**WHAT YOU NEED TO DO**
Convert the records from the line containing "What is the approximate" through the end of the records into a Markdown table with the columns Row and Line, numbering each line and omitting blank lines.

**INFORMATION PROVIDED**
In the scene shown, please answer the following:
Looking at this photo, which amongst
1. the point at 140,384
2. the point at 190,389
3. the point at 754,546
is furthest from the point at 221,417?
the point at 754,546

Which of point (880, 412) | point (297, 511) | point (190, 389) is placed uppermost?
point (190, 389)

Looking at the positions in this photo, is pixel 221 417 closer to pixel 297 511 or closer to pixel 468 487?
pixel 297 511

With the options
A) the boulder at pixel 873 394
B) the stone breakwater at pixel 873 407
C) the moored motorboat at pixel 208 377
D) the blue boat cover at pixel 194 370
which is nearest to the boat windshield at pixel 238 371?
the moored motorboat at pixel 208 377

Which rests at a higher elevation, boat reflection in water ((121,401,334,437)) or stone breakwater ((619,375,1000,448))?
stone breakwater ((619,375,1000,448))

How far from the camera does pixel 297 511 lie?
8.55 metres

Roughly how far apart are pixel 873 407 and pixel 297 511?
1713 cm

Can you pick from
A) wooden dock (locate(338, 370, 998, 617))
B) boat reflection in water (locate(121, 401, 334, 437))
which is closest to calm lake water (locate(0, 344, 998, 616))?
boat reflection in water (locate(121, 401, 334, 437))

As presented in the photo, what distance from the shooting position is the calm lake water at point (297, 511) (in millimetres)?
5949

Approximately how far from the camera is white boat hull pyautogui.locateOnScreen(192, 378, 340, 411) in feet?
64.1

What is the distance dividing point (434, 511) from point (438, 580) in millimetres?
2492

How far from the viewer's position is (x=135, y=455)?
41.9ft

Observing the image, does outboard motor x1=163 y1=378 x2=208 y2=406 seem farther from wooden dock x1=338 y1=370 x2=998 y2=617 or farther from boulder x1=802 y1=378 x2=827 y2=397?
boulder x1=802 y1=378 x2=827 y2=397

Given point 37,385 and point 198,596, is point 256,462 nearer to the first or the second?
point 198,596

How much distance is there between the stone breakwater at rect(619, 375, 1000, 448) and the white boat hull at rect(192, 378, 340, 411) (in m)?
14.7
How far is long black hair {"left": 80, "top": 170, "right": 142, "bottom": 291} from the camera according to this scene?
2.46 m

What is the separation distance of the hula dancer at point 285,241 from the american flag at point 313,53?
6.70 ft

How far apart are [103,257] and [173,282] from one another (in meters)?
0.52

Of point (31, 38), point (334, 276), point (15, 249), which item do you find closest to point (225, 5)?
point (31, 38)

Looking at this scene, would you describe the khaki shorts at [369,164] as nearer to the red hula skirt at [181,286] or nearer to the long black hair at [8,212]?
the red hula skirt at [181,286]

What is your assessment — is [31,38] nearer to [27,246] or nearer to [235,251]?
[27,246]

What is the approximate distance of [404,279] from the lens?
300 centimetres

**EXERCISE OUTPUT**
| Row | Line |
|---|---|
| 1 | What is the approximate distance of [404,279] from the lens? |
| 2 | 300 centimetres |